Hay además una cuestión que el Gobierno debe explicar mejor: ¿por qué mantener dos precios para un mismo combustible? La segmentación puede tener una justificación técnica, pero debe demostrar que sirve para combatir el contrabando y reducir el déficit, y no simplemente para trasladar el costo a quienes utilizan grandes volúmenes de diésel.
Si el objetivo es eliminar distorsiones, hay que atacar las distorsiones de raíz.
También conviene mirar con mucha cautela las propuestas de entregar la importación y comercialización de combustibles al sector privado. La participación privada puede ser parte de la solución, pero no constituye una fórmula mágica. Importar combustible requiere dólares, y esos dólares no aparecen porque cambiemos de manos la operación.
Si el país necesita cientos de millones de dólares mensuales para abastecer su mercado, alguien tendrá que conseguirlos. Y si los privados deben salir a buscarlos en un mercado cambiario tensionado, el costo puede terminar trasladándose nuevamente al precio del combustible y, por la misma cadena, al resto de la economía.
Tampoco puede suponerse que el mercado garantizará automáticamente el abastecimiento en todos los rincones del país. Una estación de servicio en Santa Cruz o La Paz no enfrenta las mismas condiciones que una comunidad rural alejada de las rutas principales. La liberalización debe considerar esa realidad y establecer mecanismos que impidan que determinadas regiones queden desabastecidas o sometidas a precios prohibitivos.
Bolivia necesita una política energética sostenible, no simplemente una política para dejar de subvencionar.

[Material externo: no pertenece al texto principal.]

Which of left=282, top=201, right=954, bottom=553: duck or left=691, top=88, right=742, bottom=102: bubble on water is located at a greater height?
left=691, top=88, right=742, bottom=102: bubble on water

Eso significa discutir simultáneamente producción nacional, importación, almacenamiento, transporte, distribución, contrabando, precios, disponibilidad de divisas y eficiencia de YPFB. Significa también recuperar la capacidad de producir hidrocarburos y dejar de administrar indefinidamente la escasez.
Pero mientras esas reformas estructurales llegan, el Gobierno debe evitar decisiones que puedan provocar un nuevo salto inflacionario.
La estabilidad económica no consiste solamente en equilibrar las cuentas del Estado. También consiste en proteger la capacidad de las familias para vivir y de las empresas para producir.
Por eso corresponde escuchar a los productores, transportistas, comerciantes y consumidores antes de seguir avanzando. Y corresponde hacer públicas las simulaciones que permitan conocer cuánto podría subir el transporte, cuánto podrían aumentar los alimentos y qué mecanismos se utilizarían para evitarlo.
La crisis obliga a tomar decisiones. Pero precisamente porque obliga a tomarlas, hay que tomarlas bien.
El Gobierno no puede resolver el agujero de los combustibles abriendo otro agujero en el bolsillo de los bolivianos.
La salida debe ser gradual, explicada y técnicamente sustentada. Y, sobre todo, debe tener como objetivo que Bolivia vuelva a producir y generar los dólares que necesita, en lugar de limitarse a decidir quién pagará la factura de la escasez.